=== Dataset content ===

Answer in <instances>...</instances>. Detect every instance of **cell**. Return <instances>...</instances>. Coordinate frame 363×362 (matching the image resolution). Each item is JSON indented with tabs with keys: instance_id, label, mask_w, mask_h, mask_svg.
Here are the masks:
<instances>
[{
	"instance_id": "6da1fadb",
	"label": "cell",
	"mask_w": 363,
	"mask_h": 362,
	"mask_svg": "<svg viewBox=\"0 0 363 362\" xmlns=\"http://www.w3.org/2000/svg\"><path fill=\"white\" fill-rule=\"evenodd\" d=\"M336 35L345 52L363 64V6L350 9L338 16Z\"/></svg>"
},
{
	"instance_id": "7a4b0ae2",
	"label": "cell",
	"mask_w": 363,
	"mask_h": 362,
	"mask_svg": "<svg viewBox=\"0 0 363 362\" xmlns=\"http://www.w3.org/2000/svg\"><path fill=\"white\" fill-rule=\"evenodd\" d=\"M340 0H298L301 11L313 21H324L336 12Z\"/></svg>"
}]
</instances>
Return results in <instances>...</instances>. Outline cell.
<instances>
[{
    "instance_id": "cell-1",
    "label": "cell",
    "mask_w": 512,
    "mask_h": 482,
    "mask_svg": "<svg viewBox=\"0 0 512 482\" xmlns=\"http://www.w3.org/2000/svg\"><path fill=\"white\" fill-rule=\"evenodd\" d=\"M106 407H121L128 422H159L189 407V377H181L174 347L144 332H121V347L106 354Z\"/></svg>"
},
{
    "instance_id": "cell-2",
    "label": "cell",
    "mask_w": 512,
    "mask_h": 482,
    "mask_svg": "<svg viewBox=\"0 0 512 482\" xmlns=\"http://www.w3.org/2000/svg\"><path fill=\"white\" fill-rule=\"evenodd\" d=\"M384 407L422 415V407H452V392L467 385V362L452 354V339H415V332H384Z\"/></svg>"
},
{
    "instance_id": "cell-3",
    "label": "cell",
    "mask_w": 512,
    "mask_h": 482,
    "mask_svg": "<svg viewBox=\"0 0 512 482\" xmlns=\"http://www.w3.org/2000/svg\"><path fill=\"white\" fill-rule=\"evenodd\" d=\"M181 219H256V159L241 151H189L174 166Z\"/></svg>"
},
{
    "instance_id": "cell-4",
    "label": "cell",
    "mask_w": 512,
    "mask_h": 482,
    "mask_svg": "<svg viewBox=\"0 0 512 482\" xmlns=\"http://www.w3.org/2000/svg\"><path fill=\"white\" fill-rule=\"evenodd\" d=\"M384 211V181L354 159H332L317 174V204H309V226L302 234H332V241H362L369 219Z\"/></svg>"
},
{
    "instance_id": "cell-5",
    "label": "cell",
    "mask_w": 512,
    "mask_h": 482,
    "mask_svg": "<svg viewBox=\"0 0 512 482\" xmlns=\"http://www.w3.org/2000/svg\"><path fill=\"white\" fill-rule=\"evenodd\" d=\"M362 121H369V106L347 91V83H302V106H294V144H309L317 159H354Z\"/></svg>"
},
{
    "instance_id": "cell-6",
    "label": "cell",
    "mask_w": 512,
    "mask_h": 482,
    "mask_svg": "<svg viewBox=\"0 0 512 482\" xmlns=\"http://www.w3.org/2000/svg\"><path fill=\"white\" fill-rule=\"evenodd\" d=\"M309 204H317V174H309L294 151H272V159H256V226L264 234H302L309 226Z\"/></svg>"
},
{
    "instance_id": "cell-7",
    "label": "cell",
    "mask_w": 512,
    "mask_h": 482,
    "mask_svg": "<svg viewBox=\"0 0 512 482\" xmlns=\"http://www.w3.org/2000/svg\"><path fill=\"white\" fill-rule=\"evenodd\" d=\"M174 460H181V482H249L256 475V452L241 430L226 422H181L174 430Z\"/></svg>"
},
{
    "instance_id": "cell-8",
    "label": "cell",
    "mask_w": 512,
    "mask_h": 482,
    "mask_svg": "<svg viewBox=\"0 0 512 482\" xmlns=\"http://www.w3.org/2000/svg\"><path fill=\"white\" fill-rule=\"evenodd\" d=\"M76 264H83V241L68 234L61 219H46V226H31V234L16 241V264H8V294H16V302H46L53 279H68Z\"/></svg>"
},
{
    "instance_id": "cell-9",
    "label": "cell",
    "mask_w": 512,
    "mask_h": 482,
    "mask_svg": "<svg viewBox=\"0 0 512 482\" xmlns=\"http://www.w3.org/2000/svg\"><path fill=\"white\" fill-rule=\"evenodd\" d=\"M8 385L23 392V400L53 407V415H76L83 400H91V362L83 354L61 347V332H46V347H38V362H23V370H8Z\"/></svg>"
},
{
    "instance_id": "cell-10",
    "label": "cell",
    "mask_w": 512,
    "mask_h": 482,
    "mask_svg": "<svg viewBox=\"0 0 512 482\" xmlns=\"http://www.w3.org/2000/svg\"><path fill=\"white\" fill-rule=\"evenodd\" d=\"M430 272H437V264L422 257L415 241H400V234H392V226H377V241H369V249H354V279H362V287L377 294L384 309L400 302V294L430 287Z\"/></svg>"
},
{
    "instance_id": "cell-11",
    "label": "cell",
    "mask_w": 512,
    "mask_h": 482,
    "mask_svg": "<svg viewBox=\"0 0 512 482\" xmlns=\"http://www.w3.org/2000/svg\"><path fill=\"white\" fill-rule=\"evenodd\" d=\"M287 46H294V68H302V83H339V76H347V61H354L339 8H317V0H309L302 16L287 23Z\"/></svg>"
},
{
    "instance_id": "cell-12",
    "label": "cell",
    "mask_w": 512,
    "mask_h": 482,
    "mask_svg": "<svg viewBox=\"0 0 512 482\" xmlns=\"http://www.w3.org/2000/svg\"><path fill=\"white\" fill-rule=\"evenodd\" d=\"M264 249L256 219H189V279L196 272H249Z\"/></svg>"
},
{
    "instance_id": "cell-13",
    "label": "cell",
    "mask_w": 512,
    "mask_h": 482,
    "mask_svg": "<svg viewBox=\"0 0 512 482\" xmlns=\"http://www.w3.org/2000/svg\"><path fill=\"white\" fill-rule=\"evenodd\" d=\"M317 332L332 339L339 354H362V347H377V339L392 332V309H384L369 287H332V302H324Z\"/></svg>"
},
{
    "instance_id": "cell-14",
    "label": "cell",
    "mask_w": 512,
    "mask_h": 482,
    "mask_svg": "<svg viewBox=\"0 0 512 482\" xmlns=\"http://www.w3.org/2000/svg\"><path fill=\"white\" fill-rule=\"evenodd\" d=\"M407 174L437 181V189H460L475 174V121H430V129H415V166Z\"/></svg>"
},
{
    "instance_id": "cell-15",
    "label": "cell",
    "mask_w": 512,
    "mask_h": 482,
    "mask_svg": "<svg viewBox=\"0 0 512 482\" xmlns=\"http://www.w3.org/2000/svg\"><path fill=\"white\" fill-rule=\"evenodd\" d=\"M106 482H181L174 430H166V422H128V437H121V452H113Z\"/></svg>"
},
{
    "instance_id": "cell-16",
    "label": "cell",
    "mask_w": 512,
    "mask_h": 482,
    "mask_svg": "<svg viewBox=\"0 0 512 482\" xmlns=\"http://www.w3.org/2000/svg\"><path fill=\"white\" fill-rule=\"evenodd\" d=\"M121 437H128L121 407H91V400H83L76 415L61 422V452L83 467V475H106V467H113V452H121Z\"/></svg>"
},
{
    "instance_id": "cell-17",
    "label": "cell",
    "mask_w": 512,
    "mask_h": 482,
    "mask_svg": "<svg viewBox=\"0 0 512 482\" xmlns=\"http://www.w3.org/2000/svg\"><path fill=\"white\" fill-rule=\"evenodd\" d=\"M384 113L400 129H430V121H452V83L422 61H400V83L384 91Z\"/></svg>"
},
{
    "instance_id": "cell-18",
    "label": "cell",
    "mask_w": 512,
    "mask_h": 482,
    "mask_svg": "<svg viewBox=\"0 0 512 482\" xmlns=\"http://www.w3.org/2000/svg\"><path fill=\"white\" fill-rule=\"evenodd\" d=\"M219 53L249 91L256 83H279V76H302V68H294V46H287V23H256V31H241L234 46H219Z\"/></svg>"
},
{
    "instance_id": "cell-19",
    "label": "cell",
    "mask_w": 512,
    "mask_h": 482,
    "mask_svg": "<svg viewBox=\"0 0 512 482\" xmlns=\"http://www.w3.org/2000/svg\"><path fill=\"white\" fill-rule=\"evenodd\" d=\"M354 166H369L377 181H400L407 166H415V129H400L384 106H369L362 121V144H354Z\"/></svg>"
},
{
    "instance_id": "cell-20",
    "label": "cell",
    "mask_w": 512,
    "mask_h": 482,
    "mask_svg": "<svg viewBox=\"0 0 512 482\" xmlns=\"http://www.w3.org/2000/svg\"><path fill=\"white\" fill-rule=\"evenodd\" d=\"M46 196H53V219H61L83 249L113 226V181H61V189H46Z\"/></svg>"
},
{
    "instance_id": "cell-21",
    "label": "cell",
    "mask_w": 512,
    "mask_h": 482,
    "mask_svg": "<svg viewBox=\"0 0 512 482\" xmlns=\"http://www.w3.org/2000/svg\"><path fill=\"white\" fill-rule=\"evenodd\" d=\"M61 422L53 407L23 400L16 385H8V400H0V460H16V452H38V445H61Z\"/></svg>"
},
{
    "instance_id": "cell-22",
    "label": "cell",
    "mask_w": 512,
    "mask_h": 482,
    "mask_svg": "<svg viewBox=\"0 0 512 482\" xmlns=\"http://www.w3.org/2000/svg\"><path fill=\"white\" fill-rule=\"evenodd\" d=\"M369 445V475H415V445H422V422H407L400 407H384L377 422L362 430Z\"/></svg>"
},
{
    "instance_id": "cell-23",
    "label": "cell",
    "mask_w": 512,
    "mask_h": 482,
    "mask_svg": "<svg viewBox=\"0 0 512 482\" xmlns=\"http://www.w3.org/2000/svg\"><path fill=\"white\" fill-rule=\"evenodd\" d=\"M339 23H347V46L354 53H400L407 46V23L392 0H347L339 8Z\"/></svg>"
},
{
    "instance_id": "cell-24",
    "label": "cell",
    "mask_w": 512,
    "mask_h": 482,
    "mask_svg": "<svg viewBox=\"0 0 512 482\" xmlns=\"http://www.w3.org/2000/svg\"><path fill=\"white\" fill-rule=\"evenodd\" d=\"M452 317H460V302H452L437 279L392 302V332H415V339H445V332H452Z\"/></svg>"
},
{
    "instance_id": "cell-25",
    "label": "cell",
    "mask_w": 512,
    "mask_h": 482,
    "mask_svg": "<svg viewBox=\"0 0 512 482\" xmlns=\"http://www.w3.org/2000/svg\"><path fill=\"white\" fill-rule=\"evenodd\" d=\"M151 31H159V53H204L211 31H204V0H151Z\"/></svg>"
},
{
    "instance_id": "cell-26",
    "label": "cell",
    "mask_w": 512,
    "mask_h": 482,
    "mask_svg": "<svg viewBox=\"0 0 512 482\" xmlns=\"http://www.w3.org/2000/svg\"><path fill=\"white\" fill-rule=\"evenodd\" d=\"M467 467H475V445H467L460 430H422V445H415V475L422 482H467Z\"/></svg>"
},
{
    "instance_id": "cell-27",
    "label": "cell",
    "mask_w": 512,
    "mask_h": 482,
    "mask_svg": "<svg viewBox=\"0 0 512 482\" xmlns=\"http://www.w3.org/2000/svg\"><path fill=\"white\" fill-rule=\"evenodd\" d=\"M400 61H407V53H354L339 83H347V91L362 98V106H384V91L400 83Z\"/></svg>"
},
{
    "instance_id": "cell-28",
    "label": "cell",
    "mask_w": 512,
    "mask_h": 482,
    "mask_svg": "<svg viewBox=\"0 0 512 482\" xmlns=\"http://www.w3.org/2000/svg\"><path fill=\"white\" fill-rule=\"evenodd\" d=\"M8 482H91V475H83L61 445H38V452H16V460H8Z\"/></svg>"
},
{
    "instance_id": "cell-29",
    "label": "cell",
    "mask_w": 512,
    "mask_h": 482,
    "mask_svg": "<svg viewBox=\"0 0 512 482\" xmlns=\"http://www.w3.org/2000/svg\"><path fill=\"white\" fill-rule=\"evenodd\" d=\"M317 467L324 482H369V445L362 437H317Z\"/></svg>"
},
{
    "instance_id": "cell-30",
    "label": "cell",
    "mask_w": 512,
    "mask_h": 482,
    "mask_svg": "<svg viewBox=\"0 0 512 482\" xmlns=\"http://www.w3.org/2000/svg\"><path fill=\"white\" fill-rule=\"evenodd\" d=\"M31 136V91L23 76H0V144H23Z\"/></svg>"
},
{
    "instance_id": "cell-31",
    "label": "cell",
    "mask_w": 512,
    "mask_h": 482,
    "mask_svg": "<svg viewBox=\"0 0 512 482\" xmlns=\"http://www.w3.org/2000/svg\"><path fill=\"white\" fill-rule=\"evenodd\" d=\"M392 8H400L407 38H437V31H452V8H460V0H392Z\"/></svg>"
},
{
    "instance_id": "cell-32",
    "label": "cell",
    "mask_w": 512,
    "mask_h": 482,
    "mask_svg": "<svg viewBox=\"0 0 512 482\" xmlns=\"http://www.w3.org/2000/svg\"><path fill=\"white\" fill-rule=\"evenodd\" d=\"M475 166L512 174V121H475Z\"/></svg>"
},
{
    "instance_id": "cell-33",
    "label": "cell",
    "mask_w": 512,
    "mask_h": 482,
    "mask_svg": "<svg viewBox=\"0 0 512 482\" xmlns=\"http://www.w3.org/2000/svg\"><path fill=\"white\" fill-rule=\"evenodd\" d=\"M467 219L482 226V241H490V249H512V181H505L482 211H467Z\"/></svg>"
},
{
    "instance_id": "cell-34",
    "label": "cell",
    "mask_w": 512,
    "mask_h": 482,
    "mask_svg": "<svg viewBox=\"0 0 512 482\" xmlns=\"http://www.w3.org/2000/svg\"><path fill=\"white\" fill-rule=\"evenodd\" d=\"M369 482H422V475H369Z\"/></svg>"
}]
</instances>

===

(Your instructions) State how many lines of the data above contain the string "Return", counting a match only when its capitalization is the same. Give the number and nothing else.

(Output of the task) 2